Taylor series not converging, other example than $\exp(-1/x^2)$?

The usual example for non-converging Taylor series is $g(x) = \exp(-1/x^2) \; \forall x \neq 0, g(0) = 0$: the Taylor series around $x=0$ is zero, but $g$ isn't zero for any $x \neq 0$.

What's not so nice about this example are the derivatives: \begin{align*}g'(x) &= \frac{2}{x^3}\exp(-1/x^2), \\ g''(x) &= \left(-\frac{6}{x^4}+\frac{4}{x^6}\right)\exp(-1/x^2), \\ \ldots \end{align*}

So obviously we have to calculate the derivative of $g$ in $x = 0$ by using the definition of the derivative.

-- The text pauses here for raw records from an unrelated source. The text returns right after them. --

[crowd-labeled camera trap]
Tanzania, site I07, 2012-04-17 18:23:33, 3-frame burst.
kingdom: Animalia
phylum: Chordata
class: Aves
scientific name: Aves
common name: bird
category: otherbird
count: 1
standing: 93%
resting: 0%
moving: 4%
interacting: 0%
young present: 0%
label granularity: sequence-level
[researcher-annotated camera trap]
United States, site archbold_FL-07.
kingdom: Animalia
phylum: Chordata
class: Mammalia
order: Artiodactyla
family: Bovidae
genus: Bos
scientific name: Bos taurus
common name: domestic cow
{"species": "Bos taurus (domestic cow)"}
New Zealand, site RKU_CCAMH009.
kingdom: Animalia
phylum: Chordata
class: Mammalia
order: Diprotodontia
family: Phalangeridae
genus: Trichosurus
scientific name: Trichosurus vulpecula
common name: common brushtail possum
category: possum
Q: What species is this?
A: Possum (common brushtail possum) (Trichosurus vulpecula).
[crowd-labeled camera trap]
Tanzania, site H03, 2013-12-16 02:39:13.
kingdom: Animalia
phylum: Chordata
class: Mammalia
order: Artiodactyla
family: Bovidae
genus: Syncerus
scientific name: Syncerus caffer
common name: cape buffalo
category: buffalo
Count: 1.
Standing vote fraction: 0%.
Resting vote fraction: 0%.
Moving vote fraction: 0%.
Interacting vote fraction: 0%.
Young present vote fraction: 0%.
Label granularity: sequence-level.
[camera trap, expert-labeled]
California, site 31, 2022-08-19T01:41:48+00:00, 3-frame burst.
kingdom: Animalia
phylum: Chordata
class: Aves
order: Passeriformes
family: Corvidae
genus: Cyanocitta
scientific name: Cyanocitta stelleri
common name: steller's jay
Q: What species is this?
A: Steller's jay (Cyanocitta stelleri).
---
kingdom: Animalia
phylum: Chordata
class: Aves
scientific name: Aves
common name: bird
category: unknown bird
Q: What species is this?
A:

It is not possible to get it by "applying the rules" (e.g. $2\exp(-1/x^2)/x^3$ isn't defined for $x=0$).

The question is: Can there be a function $f\colon \mathbb{R}\rightarrow \mathbb{R}$ which has a Taylor series with radius of convergence $0$, but whose derivatives in the Taylor series can be calculated easily by just using the "usual" rules (derivatives of polynomials, product rule, chain rule, derivatives of $\exp, \sin, \ldots$)?

Solution 1:

Here is an example: $$f(x)=\frac{1}{\sqrt{\pi}}\int_{-\infty}^{\infty}e^{-t^2-x^2t^4}dt,\qquad x\in\mathbb{R}.$$ The function $f(x)$ as well as all of its derivatives are well-defined at $x=0$. Moreover, one can compute them explicitly: $$f^{(2k)}(0)=(-1)^k\frac{(4k)!}{4^{2k}k!},\qquad f^{(2k+1)}(0)=0.$$ However the radius of convergence of the Taylor series is $0$.